◆ Document segment
↓
The spice trade first brought European explorers, most notably the Portuguese adventurer Vasco da Gama, to the shores of the Indian subcontinent in the late fifteenth century. In the mid-eighteenth century, Great Britain used a series of military excursions to gain control over several major Indian provinces and effectively made the country the largest colony within its far-flung empire. For almost a century, Britain's colonial rule of the country was administered through the infamous British East India Company. After Great Britain thwarted the bloody Indian Rebellion of 1857, the British East India Company was abolished and India became subject to direct rule by the British monarchy. Periodic rebellions, civil unrest, and ultimately the massive civil disobedience campaign orchestrated by Mahatma Gandhi culminated in India gaining its independence from Great Britain in August 1947.
Britain's colonial rule would leave a lasting imprint on all aspects of Indian society, including its economy, financial reporting system, and accounting profession. During the two centuries that Britain controlled India, a large number of British citizens immigrated to India seeking opportunities in banking, insurance, accounting, and other financial services industries and professions. Alexander Fletcher Ferguson arrived in India in the late 1880s. A few years later, he organized A. F. Ferguson & Co., which would become one of India's most prominent professional services organizations and its largest accounting firm.
↑
◆ Data listing
↓
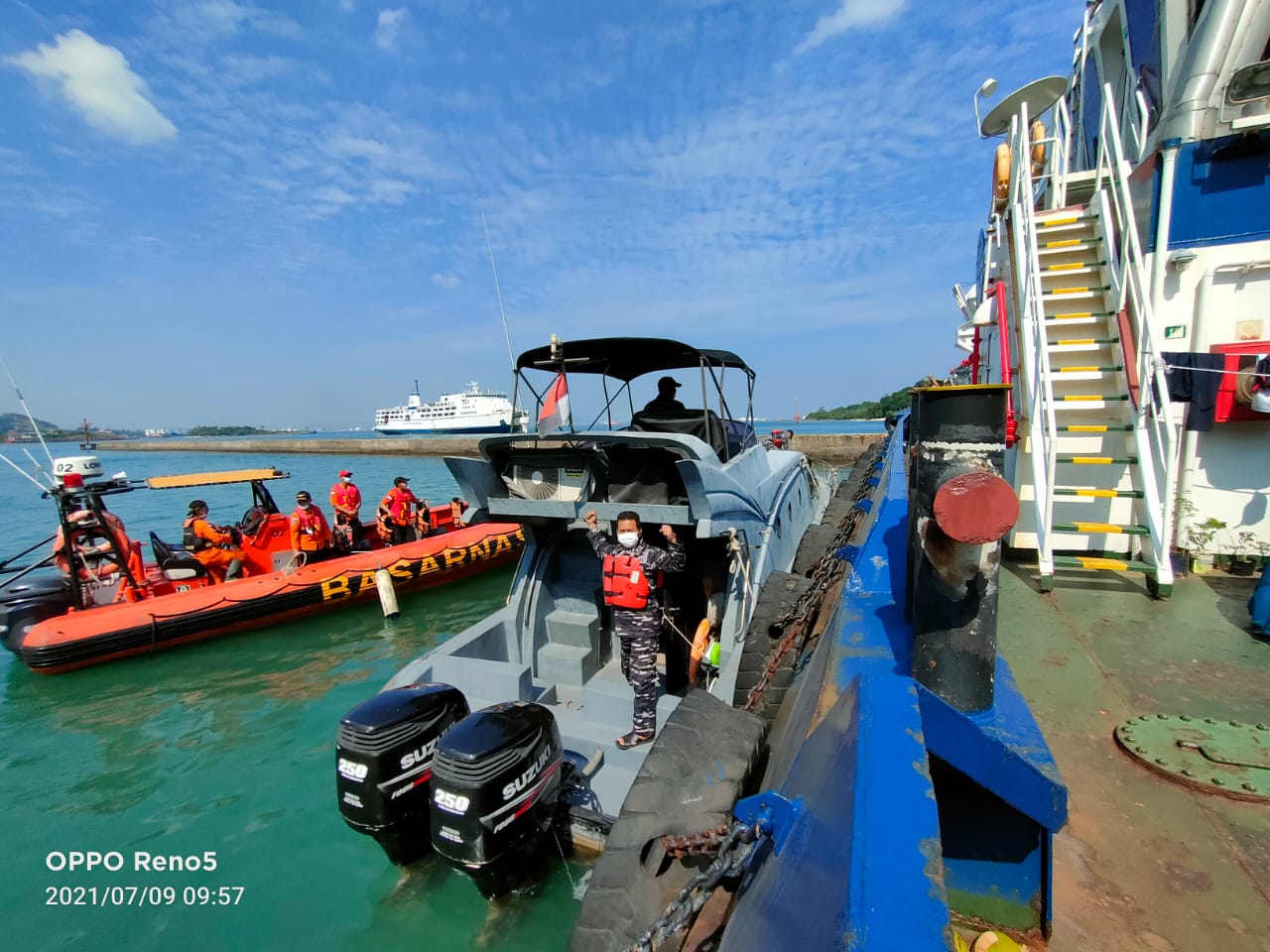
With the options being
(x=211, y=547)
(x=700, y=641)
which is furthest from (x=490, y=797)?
(x=211, y=547)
↑
◆ Your tasks
(1) In the passage on India's colonial history, who arrived in India in the late 1880s and later organized what would become India's largest accounting firm?
(2) Continue the passage on India's colonial history, starting after its final sentence.

◆ The answers
(1) Alexander Fletcher Ferguson

(2)
Native Indians typically did not welcome British immigrants who, like Ferguson, often took advantage of their British "connections" to further their careers and otherwise elevate their social status. Making matters worse, the new immigrants often treated Indians as second-class citizens in their own country. Not surprisingly, after India gained its independence, an isolationist mindset prevailed in the country. Because of that mindset, India's central government established protectionist policies to prevent foreign companies, professional firms, and other organizations from dominating the new nation's economy. These policies included significant tariffs on imported goods, limits on equity investments in Indian companies by foreign nationals, and, most important, the so-called "License Raj." The License Raj was an extensive set of government rules and regulations established by India's first Prime Minister, Jawaharlal Nehru, which gave India's central government effective control over the nation's economy.
Under the License Raj, any major business venture proposed by a domestic or foreign entity had to be approved by a central government planning commission.